Task objective: Return every line of the data below exactly, but do not include the images.

☆ ☆ ☆ ☆ ☆

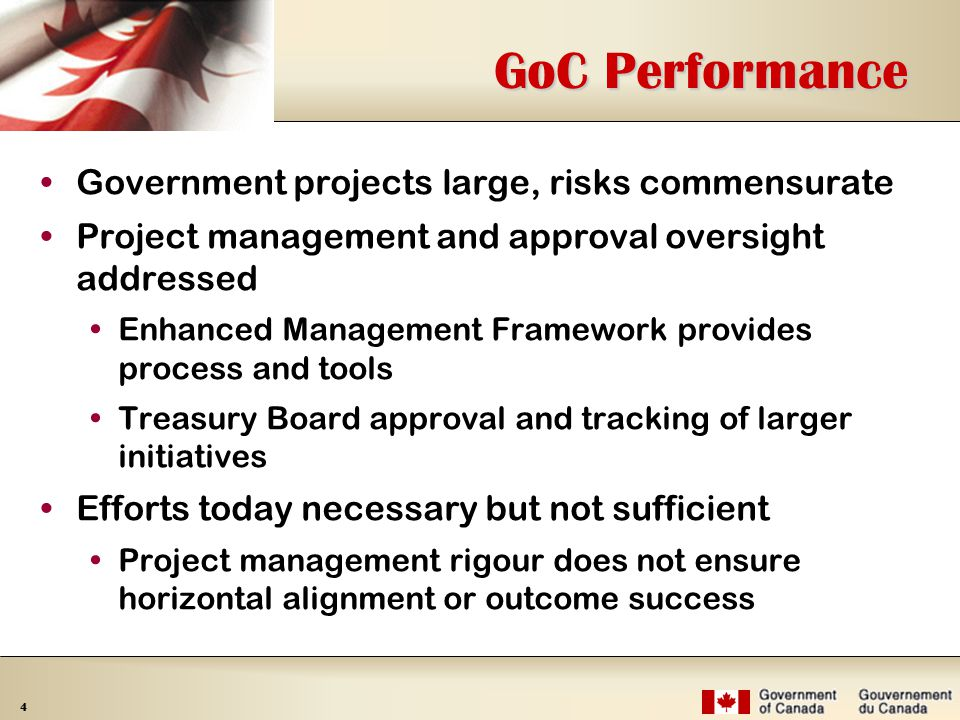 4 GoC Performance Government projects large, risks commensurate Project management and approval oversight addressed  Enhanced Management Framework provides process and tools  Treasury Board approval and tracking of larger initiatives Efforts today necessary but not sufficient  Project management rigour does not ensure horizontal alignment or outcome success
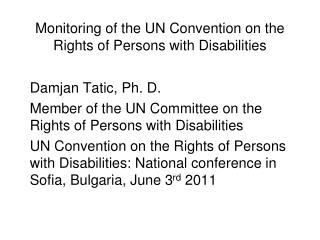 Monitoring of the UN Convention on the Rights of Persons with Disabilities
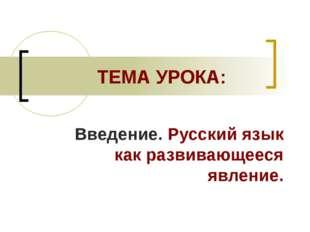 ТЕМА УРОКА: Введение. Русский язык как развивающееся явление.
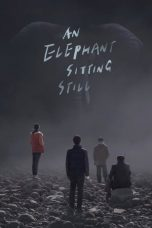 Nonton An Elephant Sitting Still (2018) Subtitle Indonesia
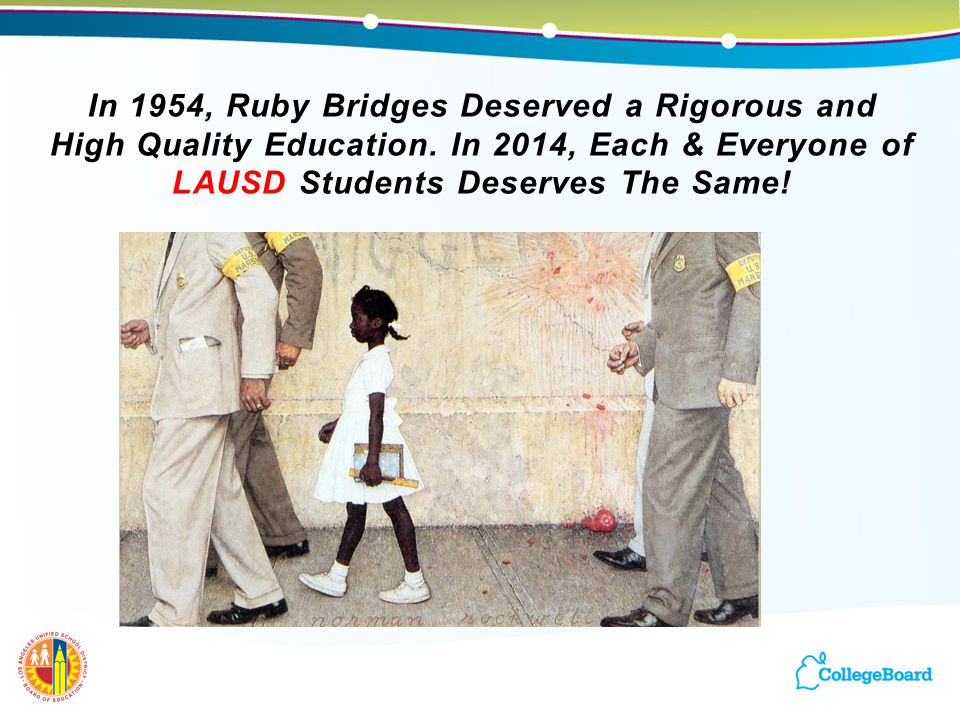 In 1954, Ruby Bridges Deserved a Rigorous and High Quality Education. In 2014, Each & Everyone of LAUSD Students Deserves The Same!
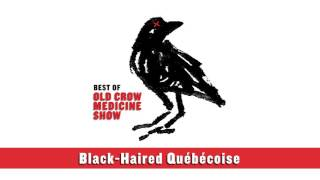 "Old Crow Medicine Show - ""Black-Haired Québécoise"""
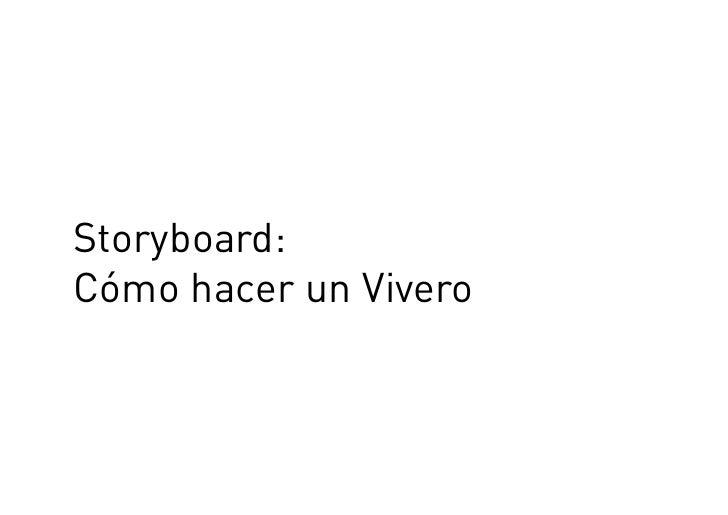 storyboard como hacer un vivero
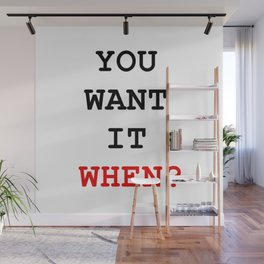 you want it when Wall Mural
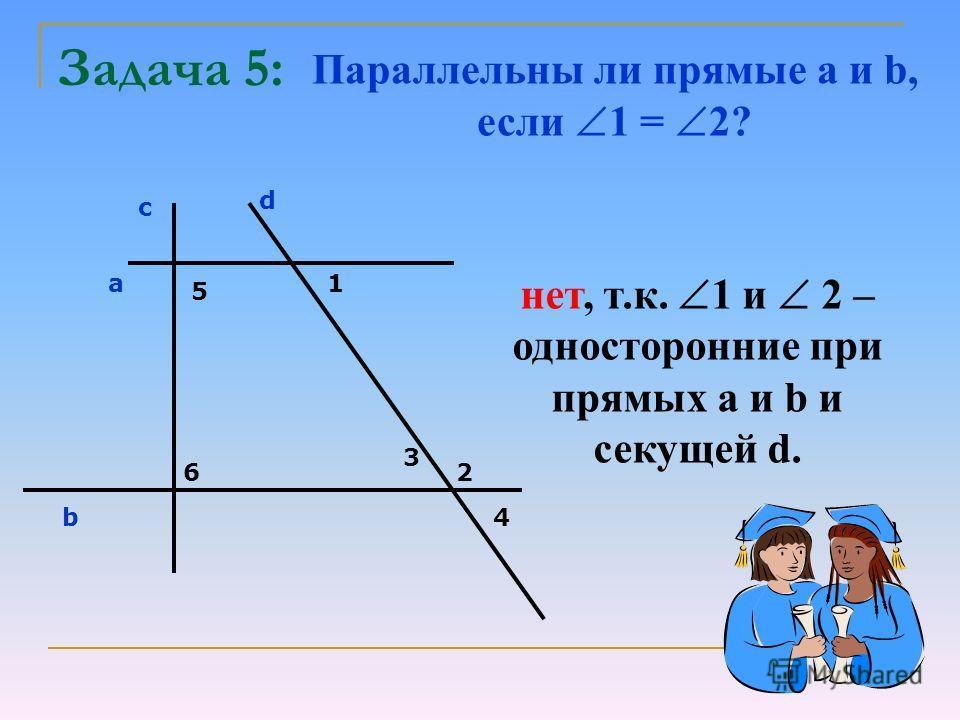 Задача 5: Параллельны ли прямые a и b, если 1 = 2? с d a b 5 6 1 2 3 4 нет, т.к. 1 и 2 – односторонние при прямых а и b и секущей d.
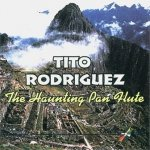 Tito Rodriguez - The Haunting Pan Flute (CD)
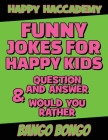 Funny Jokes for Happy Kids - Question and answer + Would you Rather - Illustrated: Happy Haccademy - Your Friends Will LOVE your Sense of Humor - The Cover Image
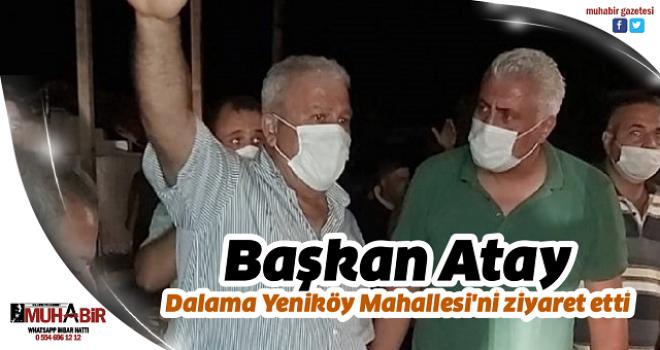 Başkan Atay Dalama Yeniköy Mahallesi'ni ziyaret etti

☆ ☆ ☆ ☆ ☆

Result below:
 4 GoC Performance Government projects large, risks commensurate Project management and approval oversight addressed  Enhanced Management Framework provides process and tools  Treasury Board approval and tracking of larger initiatives Efforts today necessary but not sufficient  Project management rigour does not ensure horizontal alignment or outcome success
 Monitoring of the UN Convention on the Rights of Persons with Disabilities
 ТЕМА УРОКА: Введение. Русский язык как развивающееся явление.
 Nonton An Elephant Sitting Still (2018) Subtitle Indonesia
 In 1954, Ruby Bridges Deserved a Rigorous and High Quality Education. In 2014, Each & Everyone of LAUSD Students Deserves The Same!
 "Old Crow Medicine Show - ""Black-Haired Québécoise"""
 storyboard como hacer un vivero
 you want it when Wall Mural
 Задача 5: Параллельны ли прямые a и b, если 1 = 2? с d a b 5 6 1 2 3 4 нет, т.к. 1 и 2 – односторонние при прямых а и b и секущей d.
 Tito Rodriguez - The Haunting Pan Flute (CD)
 Funny Jokes for Happy Kids - Question and answer + Would you Rather - Illustrated: Happy Haccademy - Your Friends Will LOVE your Sense of Humor - The Cover Image
 Başkan Atay Dalama Yeniköy Mahallesi'ni ziyaret etti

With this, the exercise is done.